April 30, 2008
A dozen more
Just when I’m down to just one book, I begin to read a dozen more. With great pleasure, I’m finished up The Picnic Virgin, an anthology of new New Zealand writing, edited by Emily Perkins. Also just began Volume 2 of Virginia Woolf’s diaries. And the new issue of Descant— last night I read R. Samuel Bongard’s “The Eye of the Beholder” and it was everything. I’m also rereading Woolf’s essay “How Should One Read a Book?”, for I am curious. I am going to be reading Gale Zoe Garnett’s novella Room Tone, rereading Novel About My Wife, and also starting The House at Midnight, which is said to cross Richard Curtis with Donna Tartt, so I am intrigued.
April 27, 2008
Snail's pace
Today was a bit ridiculous, in that I woke up, went to brunch, and then came home and had a nap. And after that I prepared a tea-party. The whole weekend similarly low-key, mellow and pleasant with flowers in bloom and brunch on the patio. Last night was just as crazy, as I stayed home to watch Michael Clayton, and what a movie that was. That so much was going on but so little had to be explained was a wonderful for lesson for this apprentice writer.
This weekend my Emily Perkins kick continued, as I read her first novel Leave Before You Go and absolutely loved it. I’m now reading her second book The New Girl, and as I can’t find her 1997 short story collection Not Her Real Name anywhere around here, I’ve ordered it used off the tinternet, because now I’m quite sure that I can’t live without it. I also read Pulpy and Midge by Jessica Westhead, whose receptionist didn’t even have a name but whose disdain at having to cover the desk during cake-occasions was truer than life.
April 25, 2008
Currently mad for
I am currently mad for Emily Perkins, whose A Novel About My Wife is soon released (and it comes dovegrey recommended). Very exciting also to announce that I will interviewing Emily Perkins in the very near future. And so I’ll be blasting through her back catalogue in the meantime: I’ve got her previous novels The New Girl and Leave Before You Go, as well as The Picnic Virgin, an anthology she edited of contemporary New Zealand short stories. Stay tuned for news and reviews.
I’m now reading Jennica Harper’s The Octopus for the fourth or fifth time.
April 16, 2008
Notable things I've encountered
I’ve just finished reading Now You See Him by Eli Gottlieb, and am now thrilled to be starting The Tenant of Wildfell Hall. Also catching up on periodicals, just finishing LRB and due to read Exile and Walrus.

— AVAILABLE DATA —
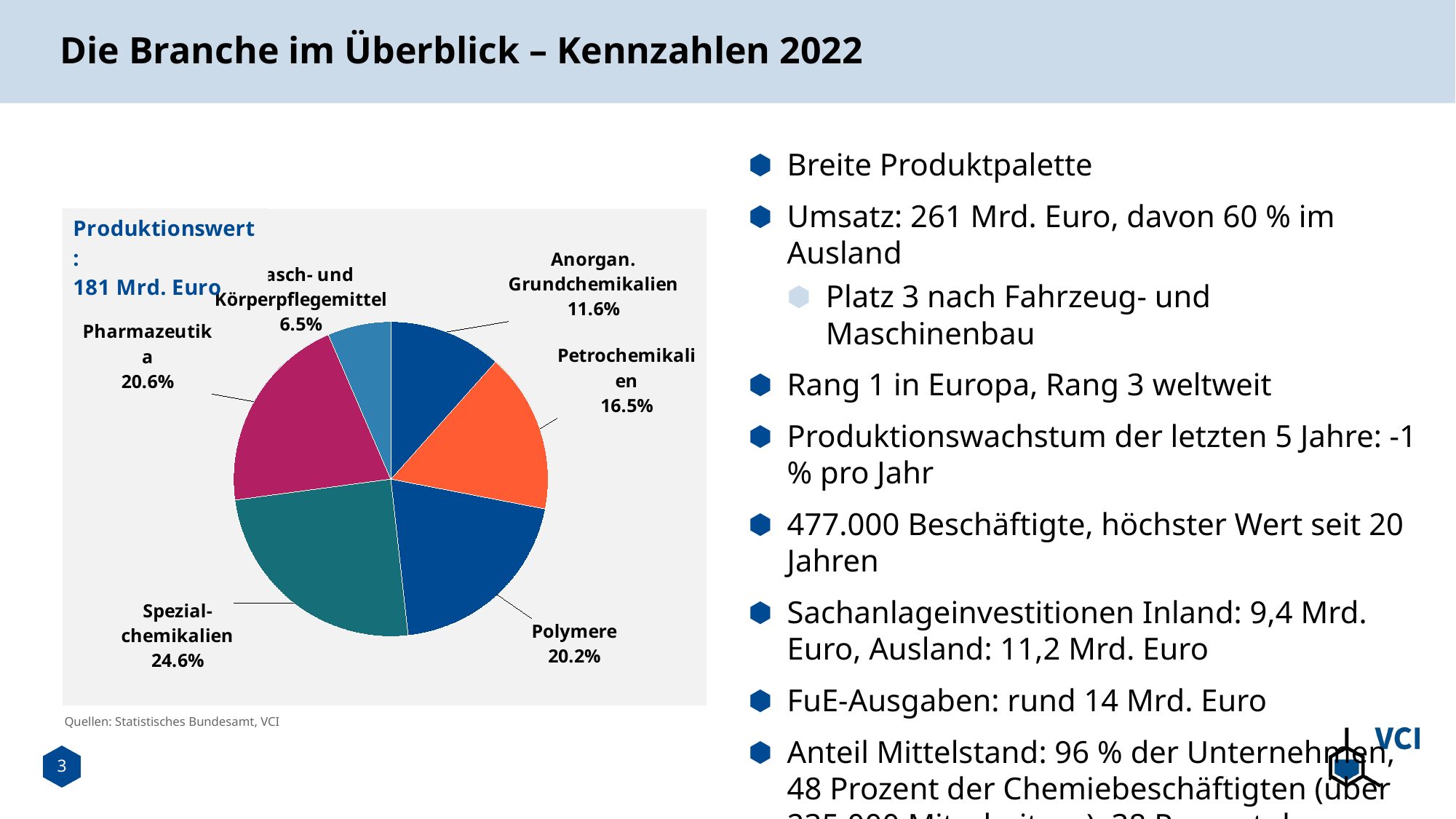
What percentage is shown for Polymere in the pie chart? 20.2% What type of chart is shown on the slide? pie chart Which has the larger share, Pharmazeutika or Petrochemikalien? Pharmazeutika What total Produktionswert is stated in the chart's title? 181 Mrd. Euro What percentage is shown for Pharmazeutika? 20.6% What share of the Produktionswert does Spezialchemikalien account for? 24.6% What is the difference in percentage points between Spezialchemikalien and Polymere? 4.4 percentage points What share does Anorgan. Grundchemikalien have in the pie chart? 11.6% What percentage is shown for Petrochemikalien? 16.5% Which category has the smallest slice of the pie chart? Wasch- und Körperpflegemittel Which category has the largest slice of the pie chart? Spezialchemikalien How many slices does the pie chart have? 6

— LIST OF TASKS —
(1) In the blog entries about books the writer is reading, which movie did the writer stay home to watch?
(2) Retype a portion of the blog entries about books the writer is reading, beginning at the words "April 25, 2008" and stopping after "or fifth time.".
(3) Write what comes next in the blog entries about books the writer is reading, picking up after their last sentence.
The data above was drawn from a separate source.

— ANSWERS —
(1) Michael Clayton.

(2)
April 25, 2008
Currently mad for
I am currently mad for Emily Perkins, whose A Novel About My Wife is soon released (and it comes dovegrey recommended). Very exciting also to announce that I will interviewing Emily Perkins in the very near future. And so I’ll be blasting through her back catalogue in the meantime: I’ve got her previous novels The New Girl and Leave Before You Go, as well as The Picnic Virgin, an anthology she edited of contemporary New Zealand short stories. Stay tuned for news and reviews.
I’m now reading Jennica Harper’s The Octopus for the fourth or fifth time.

(3)
Notable things I’ve encountered of late as follows: a short story by Hilary Mantel, “Offenses Against the Person”; celebrating postcards (sending and collecting– you might remember that I’m fond of such things); Jhumpa Lahiri in The Star; Justine Picardie on Virago Modern Classics; Orange Prize shortlist; Erica Jong on the sorry state of things, Polly Toynbee’s response (reader commenters: why are you all so angry?) and from the Guardian Blog: “Women don’t secretly hate each other. But they rightfully hate a society that limits them as workers, as writers, as thinkers. Any fight that looks to really change that, count me in.”
April 11, 2008
A room of one's own
The New House tour continues, and now I take you to my garret. For yes, it is true– I have a garret. Actually the tail end of a very long strange half-gable off our bedroom, through a secret door in the wall. (What quirks have old houses with dubious renovations of yore!)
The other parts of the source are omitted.